### THE REQUEST
Write out exactly the lines running from the line that includes "How far away is tour" to the end of the data, both ends included, and nothing besides.

### GIVEN RECORDS

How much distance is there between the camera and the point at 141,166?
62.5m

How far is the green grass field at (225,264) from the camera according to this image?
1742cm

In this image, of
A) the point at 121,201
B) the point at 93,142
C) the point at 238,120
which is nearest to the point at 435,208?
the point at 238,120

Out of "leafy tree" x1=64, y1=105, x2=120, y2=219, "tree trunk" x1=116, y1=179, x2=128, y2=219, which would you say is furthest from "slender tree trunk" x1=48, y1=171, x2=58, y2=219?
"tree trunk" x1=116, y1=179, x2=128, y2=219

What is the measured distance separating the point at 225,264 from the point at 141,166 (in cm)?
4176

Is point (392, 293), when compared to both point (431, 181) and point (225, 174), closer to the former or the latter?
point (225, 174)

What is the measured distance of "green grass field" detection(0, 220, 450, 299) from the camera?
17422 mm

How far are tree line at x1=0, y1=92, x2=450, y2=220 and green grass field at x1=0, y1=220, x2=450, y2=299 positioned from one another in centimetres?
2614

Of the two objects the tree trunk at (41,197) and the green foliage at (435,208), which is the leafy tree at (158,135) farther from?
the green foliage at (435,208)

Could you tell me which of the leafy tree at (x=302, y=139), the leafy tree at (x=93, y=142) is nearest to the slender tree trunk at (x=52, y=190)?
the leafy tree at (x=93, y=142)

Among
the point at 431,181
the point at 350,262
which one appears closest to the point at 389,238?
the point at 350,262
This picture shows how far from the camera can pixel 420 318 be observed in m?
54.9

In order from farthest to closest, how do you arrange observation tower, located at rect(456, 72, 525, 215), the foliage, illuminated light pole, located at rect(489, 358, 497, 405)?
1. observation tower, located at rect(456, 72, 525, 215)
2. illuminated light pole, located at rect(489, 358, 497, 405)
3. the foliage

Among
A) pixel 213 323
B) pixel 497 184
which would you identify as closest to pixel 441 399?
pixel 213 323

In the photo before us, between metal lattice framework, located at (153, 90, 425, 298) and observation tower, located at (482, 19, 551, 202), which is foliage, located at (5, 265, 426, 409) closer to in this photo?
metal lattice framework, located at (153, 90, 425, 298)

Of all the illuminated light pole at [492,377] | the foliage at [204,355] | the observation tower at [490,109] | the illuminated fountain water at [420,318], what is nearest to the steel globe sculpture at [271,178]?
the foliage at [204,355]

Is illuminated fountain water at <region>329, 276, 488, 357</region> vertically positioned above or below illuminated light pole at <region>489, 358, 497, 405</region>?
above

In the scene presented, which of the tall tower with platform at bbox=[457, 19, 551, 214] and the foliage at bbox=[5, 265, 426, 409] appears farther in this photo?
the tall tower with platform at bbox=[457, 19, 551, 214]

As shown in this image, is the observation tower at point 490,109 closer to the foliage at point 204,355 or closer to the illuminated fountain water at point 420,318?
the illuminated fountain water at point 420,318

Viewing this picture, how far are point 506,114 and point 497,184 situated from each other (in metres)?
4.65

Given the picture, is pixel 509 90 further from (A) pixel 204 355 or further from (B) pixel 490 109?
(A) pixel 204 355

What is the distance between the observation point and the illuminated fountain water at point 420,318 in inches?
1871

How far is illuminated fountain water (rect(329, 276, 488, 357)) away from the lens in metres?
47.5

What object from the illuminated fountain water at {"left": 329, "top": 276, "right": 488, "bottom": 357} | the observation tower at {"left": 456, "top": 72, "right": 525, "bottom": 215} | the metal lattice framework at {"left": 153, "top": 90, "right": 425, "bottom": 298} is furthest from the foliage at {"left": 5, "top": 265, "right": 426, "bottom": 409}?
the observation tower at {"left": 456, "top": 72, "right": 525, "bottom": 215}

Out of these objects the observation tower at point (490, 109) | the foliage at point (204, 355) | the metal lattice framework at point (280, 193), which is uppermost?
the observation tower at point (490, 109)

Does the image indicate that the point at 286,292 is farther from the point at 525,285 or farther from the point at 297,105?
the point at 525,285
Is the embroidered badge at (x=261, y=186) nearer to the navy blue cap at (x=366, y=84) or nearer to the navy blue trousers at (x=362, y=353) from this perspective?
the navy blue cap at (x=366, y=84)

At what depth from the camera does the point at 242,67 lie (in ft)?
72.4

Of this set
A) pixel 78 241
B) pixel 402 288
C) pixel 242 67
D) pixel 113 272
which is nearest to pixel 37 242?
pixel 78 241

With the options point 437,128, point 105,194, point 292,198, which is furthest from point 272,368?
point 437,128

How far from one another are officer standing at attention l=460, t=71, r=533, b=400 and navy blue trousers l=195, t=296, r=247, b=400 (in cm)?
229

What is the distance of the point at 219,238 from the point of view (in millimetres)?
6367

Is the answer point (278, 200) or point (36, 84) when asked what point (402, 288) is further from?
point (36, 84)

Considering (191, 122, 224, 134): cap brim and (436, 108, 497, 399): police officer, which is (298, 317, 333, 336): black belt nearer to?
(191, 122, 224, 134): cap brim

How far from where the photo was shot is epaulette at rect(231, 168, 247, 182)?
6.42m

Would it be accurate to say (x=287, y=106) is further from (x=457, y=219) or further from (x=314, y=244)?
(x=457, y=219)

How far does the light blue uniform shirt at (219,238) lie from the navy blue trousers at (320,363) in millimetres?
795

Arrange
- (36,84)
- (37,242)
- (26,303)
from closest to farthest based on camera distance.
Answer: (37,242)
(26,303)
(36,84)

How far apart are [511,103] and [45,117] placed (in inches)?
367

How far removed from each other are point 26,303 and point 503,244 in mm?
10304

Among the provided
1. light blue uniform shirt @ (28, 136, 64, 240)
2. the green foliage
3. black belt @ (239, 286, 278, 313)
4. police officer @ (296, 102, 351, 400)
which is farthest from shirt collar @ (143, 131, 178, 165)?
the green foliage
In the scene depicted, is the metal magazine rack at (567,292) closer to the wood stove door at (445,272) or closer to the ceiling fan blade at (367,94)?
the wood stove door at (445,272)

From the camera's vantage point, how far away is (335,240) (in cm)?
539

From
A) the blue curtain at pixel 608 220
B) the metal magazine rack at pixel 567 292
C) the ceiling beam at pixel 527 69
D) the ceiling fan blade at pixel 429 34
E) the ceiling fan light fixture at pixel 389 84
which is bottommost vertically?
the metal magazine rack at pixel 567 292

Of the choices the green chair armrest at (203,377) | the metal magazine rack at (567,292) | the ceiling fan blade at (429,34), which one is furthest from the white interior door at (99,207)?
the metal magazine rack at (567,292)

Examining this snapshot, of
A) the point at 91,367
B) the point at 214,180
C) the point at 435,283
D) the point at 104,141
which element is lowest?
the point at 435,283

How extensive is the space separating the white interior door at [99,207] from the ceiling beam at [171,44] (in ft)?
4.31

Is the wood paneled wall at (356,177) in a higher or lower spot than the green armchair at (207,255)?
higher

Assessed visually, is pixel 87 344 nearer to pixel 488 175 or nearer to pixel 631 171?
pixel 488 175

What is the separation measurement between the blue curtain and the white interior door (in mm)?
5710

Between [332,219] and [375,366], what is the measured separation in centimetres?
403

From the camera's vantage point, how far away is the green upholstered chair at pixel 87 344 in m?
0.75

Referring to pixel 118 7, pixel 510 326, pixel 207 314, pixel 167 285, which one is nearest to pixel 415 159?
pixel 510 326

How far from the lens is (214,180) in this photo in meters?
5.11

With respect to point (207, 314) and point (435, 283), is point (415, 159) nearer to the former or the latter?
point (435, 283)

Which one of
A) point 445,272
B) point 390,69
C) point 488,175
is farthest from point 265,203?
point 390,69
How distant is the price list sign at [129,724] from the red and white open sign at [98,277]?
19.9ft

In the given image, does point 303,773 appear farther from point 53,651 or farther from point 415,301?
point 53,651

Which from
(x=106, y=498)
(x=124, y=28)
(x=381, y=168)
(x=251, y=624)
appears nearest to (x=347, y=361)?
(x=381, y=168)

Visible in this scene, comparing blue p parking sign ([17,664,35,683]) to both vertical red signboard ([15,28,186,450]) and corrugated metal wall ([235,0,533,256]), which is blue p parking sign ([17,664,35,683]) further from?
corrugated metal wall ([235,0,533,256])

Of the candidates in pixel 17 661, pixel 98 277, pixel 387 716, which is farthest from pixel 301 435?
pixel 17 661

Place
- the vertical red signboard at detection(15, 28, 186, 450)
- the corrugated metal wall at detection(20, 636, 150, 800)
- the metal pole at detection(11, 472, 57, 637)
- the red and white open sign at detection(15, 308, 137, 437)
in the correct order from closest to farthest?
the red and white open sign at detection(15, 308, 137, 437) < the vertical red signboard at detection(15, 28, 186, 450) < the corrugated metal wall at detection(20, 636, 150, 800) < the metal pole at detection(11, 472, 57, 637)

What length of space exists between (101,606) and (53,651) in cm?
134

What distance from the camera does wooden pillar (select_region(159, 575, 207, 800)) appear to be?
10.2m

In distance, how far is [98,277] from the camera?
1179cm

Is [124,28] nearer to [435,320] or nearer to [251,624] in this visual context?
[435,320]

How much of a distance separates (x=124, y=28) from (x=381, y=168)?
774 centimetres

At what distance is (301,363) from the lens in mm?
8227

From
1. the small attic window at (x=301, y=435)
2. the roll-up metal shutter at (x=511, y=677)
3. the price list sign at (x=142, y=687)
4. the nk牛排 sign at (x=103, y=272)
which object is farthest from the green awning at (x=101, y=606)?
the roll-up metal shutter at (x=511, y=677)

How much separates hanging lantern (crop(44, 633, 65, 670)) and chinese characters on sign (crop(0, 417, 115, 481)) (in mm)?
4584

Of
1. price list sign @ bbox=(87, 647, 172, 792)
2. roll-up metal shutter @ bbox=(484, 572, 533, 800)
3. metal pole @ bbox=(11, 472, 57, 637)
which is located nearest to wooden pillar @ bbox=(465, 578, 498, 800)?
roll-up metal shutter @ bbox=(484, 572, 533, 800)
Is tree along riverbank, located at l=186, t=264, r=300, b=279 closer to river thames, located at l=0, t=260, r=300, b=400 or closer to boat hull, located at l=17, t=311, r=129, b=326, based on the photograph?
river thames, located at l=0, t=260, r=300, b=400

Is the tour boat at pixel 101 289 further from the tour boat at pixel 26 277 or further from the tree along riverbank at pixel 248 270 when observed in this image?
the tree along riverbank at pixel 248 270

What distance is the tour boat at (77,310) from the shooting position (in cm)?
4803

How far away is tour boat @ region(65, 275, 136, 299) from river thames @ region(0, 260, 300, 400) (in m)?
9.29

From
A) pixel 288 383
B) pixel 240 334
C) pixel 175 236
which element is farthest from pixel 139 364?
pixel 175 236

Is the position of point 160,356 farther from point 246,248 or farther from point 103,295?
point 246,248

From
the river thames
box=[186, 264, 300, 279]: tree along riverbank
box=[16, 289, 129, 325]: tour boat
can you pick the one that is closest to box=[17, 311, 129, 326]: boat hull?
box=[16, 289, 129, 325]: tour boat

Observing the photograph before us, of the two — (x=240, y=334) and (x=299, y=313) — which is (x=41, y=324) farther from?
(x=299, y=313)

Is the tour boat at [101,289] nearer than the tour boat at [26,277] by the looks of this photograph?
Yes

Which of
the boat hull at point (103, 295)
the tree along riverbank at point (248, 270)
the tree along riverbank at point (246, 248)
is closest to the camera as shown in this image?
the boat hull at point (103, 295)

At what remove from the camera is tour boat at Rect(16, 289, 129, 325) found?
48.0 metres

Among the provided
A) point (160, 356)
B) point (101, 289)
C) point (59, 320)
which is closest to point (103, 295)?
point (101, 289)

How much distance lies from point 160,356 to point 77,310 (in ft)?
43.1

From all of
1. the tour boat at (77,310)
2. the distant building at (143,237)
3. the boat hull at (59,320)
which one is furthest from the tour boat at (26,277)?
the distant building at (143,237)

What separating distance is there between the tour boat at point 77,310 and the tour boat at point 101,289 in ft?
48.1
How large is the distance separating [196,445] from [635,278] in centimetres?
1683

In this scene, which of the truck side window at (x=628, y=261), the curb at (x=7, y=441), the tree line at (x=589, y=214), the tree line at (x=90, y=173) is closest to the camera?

### RESULT OF THE TASK
How far away is tour boat @ region(65, 275, 136, 299) from river thames @ region(0, 260, 300, 400) (in m)?
9.29

From
A) pixel 288 383
B) pixel 240 334
C) pixel 175 236
which element is farthest from pixel 139 364?
pixel 175 236

Is the position of point 160,356 farther from point 246,248 or farther from point 103,295?
point 246,248

From
the river thames
box=[186, 264, 300, 279]: tree along riverbank
box=[16, 289, 129, 325]: tour boat
can you pick the one that is closest to box=[17, 311, 129, 326]: boat hull?
box=[16, 289, 129, 325]: tour boat

Observing the photograph before us, of the two — (x=240, y=334) and (x=299, y=313) — which is (x=41, y=324) farther from?
(x=299, y=313)

Is the tour boat at [101,289] nearer than the tour boat at [26,277] by the looks of this photograph?
Yes

Which of
the boat hull at point (103, 295)
the tree along riverbank at point (248, 270)
the tree along riverbank at point (246, 248)
is closest to the camera as shown in this image?
the boat hull at point (103, 295)

At what remove from the camera is tour boat at Rect(16, 289, 129, 325) found?
48.0 metres

Among the provided
A) point (160, 356)
B) point (101, 289)
C) point (59, 320)
which is closest to point (103, 295)?
point (101, 289)

How much distance lies from point 160,356 to point 77,310 (in ft)?
43.1

From all of
1. the tour boat at (77,310)
2. the distant building at (143,237)
3. the boat hull at (59,320)
which one is furthest from the tour boat at (26,277)?
the distant building at (143,237)

What separating distance is there between the tour boat at point 77,310 and the tour boat at point 101,289 in ft?
48.1
How large is the distance separating [196,445] from [635,278] in centimetres?
1683

In this scene, which of the truck side window at (x=628, y=261), the curb at (x=7, y=441), the tree line at (x=589, y=214), the tree line at (x=90, y=173) is closest to the camera?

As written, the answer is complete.